Deprivation of sleep even for half a night followed by stressful situation the next day can make it hard for you to access memories, says a study.
Apart from helping form long-term memory, sleep also ensures access to it during times of cognitive stress, the results said. It is well known that during sleep newly-learned information is transferred from short-term to long-term memory stores in humans.
"Even though losing half a night of sleep may not impair memory functions under baseline conditions, the addition of acute cognitive stress may be enough to lead to significant impairments, which can possibly be detrimental in real-world scenarios," said Jonathan Cedernaes, researcher at the Department of Neuroscience, Uppsala University.
In the study published in the journal SLEEP
, researchers probed the role of nocturnal sleep duration for this memory transfer, and how long-term memories formed by sleep remain accessible after acute cognitive stress.
Following a learning session in the evening during which 15 participants learned 15 card pair locations on a computer screen, in one experimental session subjects slept for half a night (4-hour) and in the other for a full night (8-hour).
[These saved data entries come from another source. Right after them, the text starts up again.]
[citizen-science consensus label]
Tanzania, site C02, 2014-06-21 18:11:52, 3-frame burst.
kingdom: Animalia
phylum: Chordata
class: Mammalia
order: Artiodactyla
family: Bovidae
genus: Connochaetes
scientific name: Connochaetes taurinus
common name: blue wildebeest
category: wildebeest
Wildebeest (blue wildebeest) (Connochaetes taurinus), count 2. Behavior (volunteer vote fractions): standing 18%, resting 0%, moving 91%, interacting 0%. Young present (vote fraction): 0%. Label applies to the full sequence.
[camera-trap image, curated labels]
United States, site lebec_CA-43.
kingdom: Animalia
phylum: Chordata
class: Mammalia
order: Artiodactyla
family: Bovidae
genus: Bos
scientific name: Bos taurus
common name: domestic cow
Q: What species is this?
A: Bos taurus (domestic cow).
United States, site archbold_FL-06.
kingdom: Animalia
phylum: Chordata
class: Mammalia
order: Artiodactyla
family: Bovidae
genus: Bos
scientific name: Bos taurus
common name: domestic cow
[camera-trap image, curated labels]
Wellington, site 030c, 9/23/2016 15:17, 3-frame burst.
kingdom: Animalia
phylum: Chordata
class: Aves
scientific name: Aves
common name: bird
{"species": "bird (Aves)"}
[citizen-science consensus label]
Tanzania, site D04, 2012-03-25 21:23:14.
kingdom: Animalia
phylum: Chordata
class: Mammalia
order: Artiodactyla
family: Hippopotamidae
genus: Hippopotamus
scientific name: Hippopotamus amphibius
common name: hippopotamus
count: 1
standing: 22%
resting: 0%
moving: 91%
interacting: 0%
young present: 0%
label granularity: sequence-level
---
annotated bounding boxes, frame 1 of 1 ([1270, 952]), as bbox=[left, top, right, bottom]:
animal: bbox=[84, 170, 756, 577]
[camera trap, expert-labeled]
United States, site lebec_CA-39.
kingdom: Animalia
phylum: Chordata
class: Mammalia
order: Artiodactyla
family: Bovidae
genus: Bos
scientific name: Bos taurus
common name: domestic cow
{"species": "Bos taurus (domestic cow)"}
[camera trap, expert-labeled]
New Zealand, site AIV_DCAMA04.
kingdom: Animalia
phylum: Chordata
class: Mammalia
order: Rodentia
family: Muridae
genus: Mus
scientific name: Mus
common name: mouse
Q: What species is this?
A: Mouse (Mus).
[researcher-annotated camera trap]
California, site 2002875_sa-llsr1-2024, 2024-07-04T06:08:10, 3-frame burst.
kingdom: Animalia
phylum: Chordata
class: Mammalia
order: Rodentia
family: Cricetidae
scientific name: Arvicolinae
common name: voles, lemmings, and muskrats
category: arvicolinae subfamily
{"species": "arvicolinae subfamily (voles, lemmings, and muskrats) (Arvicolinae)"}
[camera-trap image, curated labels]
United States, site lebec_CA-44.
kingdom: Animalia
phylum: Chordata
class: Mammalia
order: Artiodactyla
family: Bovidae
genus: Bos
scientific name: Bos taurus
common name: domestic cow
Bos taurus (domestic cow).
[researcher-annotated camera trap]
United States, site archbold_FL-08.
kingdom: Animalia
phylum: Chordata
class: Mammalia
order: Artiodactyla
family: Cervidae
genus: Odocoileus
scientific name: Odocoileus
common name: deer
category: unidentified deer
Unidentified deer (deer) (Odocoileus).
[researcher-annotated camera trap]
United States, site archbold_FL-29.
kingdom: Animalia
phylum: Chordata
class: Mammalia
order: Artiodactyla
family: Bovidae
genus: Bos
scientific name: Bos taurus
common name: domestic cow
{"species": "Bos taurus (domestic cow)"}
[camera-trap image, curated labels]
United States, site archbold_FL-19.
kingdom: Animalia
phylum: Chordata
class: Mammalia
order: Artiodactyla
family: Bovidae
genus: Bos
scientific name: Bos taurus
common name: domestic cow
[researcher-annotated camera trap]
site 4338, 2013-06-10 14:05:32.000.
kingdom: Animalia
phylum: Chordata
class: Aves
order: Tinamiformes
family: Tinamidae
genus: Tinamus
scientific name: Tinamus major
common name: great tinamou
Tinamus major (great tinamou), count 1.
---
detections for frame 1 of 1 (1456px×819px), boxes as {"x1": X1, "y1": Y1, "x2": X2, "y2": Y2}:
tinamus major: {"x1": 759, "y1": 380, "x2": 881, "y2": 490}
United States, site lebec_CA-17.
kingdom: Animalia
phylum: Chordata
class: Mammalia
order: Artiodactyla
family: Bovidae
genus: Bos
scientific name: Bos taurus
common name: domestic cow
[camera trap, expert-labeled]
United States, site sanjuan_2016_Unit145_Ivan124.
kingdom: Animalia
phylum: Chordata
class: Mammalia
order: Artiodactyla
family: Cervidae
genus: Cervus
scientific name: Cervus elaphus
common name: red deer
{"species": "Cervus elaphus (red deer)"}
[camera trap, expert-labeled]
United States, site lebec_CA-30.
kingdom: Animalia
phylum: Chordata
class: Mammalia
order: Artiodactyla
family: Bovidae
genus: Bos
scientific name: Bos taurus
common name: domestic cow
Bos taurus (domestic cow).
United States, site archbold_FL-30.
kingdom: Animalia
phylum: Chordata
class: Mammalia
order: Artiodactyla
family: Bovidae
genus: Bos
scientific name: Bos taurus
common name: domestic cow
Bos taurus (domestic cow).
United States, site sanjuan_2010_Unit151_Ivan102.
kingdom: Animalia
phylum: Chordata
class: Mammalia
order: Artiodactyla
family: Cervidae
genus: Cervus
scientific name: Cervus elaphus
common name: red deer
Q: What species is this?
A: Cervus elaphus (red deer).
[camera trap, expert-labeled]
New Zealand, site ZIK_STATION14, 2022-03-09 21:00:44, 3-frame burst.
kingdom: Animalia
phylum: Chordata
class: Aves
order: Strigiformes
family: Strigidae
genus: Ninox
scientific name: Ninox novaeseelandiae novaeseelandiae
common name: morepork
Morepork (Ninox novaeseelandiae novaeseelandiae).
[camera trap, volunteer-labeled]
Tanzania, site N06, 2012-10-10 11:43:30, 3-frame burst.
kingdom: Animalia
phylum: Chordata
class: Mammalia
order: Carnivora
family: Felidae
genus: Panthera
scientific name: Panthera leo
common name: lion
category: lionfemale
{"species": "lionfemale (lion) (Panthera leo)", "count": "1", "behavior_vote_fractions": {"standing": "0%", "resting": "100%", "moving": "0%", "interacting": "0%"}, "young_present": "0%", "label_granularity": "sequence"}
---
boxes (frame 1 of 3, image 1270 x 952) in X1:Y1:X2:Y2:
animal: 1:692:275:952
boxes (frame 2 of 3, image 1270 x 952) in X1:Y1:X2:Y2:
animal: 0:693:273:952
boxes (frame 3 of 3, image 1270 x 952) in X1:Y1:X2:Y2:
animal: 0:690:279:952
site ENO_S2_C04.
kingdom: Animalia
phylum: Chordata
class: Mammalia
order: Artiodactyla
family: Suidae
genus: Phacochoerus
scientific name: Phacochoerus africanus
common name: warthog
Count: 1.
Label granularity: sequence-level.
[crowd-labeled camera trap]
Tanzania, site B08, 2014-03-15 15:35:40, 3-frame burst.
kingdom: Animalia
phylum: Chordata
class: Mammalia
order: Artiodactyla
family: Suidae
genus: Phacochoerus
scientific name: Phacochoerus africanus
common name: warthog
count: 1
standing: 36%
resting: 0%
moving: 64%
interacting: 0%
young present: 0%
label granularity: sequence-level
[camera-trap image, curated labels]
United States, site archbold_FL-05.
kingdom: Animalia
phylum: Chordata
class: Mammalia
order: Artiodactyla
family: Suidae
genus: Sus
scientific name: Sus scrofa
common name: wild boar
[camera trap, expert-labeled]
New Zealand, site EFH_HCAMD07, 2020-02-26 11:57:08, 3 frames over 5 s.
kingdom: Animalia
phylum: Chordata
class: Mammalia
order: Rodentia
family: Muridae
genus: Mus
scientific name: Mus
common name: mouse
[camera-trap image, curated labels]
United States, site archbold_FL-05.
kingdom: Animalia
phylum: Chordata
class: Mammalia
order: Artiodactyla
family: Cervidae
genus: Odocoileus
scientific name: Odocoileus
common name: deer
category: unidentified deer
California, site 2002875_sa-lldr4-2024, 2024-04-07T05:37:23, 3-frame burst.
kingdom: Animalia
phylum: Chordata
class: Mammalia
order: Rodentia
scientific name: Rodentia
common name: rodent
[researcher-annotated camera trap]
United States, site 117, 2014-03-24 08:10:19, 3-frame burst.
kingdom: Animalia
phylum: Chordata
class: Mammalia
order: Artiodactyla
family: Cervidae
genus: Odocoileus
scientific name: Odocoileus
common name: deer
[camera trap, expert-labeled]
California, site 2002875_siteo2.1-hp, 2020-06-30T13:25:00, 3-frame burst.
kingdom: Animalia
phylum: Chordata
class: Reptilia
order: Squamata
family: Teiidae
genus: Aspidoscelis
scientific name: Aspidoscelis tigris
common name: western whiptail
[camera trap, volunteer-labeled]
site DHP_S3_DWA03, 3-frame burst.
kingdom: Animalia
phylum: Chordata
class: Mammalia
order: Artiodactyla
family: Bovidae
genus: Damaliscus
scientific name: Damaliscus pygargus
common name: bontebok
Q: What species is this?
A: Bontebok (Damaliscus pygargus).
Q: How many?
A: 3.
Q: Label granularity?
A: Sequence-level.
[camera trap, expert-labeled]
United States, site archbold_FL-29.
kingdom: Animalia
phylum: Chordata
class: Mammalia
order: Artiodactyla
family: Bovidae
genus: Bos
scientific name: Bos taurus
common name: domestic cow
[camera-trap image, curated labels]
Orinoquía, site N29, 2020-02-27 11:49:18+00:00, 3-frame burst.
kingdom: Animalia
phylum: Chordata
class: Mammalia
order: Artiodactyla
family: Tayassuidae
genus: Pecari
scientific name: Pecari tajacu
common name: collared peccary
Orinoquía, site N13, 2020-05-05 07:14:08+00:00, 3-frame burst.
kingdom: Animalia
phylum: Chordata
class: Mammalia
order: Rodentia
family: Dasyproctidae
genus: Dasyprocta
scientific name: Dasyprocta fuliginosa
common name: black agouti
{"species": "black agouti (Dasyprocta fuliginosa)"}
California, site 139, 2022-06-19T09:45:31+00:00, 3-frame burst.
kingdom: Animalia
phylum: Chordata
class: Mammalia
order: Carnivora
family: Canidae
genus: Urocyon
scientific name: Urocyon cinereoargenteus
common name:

Next morning, the researchers found that half a night of sleep (4-hour) was as powerful as a full night of sleep (8-hour) to form long-term memories for the learned card pair locations.
Stress had an impact on the participants' ability to recall these memories. The men were acutely stressed for 30 minutes in the morning after a half or full night of sleep.
Following short sleep, this stress exposure reduced their ability to recall these card pair locations by around 10 percent. In contrast, no such stress-induced impairment was seen when the same men were allowed to sleep for a full night.
"Interventions such as delaying school start times and greater use of flexible work schedules, that increase available snooze time for those who are on habitual short sleep, may improve their academic and occupational performance by ensuring optimal access to memories under stressful conditions," Cedernaes said.